I think this approach is applicable to many recipes. If you like the flavors of a dish, but are bored with the main ingredients, just switch it up. You don’t have to always make an entirely new dish. Just rethink what you already like to keep things manageable when you’re busy.
This saves time when it comes to both planning and preparing. You already know what you’re doing and don’t have to spend much time thinking about it. The particular night I made this dish, I used a barbecue sauce I made the week before and warmed up barley I had previously cooked and frozen. While the tofu and sprouts baked, I was able to squeeze in thirty minutes on the treadmill. All I had to do after was put everything in bowls and serve.

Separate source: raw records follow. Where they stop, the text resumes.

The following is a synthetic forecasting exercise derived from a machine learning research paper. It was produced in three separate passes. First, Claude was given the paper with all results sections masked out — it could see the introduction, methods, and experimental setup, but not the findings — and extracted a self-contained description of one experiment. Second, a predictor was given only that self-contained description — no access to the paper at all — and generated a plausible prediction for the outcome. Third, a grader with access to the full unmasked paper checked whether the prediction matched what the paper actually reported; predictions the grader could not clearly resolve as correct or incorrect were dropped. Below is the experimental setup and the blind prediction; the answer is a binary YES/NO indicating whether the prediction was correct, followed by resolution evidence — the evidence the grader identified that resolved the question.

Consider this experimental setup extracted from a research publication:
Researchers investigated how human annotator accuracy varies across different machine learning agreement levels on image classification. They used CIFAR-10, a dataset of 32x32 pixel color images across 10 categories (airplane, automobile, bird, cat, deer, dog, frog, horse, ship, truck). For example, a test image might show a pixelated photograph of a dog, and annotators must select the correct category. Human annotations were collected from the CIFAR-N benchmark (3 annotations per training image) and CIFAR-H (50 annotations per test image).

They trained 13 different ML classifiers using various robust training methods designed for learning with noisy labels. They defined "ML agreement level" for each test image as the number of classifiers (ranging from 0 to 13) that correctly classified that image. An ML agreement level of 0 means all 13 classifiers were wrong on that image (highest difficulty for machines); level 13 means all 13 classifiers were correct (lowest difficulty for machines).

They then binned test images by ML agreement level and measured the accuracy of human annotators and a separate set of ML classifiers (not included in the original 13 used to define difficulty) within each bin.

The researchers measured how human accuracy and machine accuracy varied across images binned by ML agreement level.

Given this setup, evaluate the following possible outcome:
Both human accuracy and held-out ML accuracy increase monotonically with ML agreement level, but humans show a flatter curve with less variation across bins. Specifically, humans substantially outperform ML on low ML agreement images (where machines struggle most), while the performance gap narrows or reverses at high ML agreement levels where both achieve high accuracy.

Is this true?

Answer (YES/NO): NO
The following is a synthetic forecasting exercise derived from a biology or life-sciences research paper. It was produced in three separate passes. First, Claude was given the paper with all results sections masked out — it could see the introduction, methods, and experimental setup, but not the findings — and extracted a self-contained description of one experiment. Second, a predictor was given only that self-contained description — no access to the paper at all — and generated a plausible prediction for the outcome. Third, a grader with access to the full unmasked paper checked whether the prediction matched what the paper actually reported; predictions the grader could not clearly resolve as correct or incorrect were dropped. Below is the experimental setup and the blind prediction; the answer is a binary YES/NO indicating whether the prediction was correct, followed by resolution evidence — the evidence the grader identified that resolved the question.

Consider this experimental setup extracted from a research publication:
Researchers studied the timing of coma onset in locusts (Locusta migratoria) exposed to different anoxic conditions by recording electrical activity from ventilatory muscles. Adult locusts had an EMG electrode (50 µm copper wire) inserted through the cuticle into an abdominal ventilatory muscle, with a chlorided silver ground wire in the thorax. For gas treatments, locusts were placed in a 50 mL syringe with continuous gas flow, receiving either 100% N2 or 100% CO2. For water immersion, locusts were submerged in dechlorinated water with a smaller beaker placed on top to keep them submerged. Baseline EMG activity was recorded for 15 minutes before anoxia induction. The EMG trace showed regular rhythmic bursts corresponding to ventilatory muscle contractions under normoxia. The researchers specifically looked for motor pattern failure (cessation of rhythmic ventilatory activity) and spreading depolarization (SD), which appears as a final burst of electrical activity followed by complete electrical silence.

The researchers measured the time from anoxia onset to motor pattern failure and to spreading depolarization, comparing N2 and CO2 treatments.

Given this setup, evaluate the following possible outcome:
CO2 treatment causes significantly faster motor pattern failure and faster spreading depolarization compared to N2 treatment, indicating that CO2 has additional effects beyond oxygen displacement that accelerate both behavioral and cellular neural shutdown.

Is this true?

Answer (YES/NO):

I don’t always have grains in the freezer to use, so I usually cook them in the Instant Pot when I’m preparing a main dish. Not only do they cook quickly like this, but they also don’t need to be watched, and I can do other things in the meantime. This is also something that can be made in advance, whether over the weekend or on a night after dinner when you have a few minutes.
Now let’s talk specifically about this baked tofu. What I don’t like about most tofu recipes, especially baked or pan-fried, is the texture. It’s too often mushy or rubbery, and that doesn’t work for me. I now use two strategies to prevent this.
First, something I never used to bother to do, is pressing the tofu to drain out as much water as possible. You don’t need special equipment and it doesn’t have to take long. I just put the tofu between towels and place a baking sheet filled with heavy items on top. It actually does make a difference, and even just at fifteen minutes. Tofu is stored and packed in water, but you need to remove as much of it as you can from the tofu to get a more desirable texture during cooking. The other tactic to crispier tofu is to coat it with starch. Cornstarch is great at adhering to the pieces of tofu and creating a coating. When it cooks, the starch crisps up and helps brown the tofu because it has created a thin, dry barrier around what is often a wet surface.
In this recipe, after the tofu has crisped, the barbecue sauce makes things even better, adding a layer of caramelization after a few minutes in the oven.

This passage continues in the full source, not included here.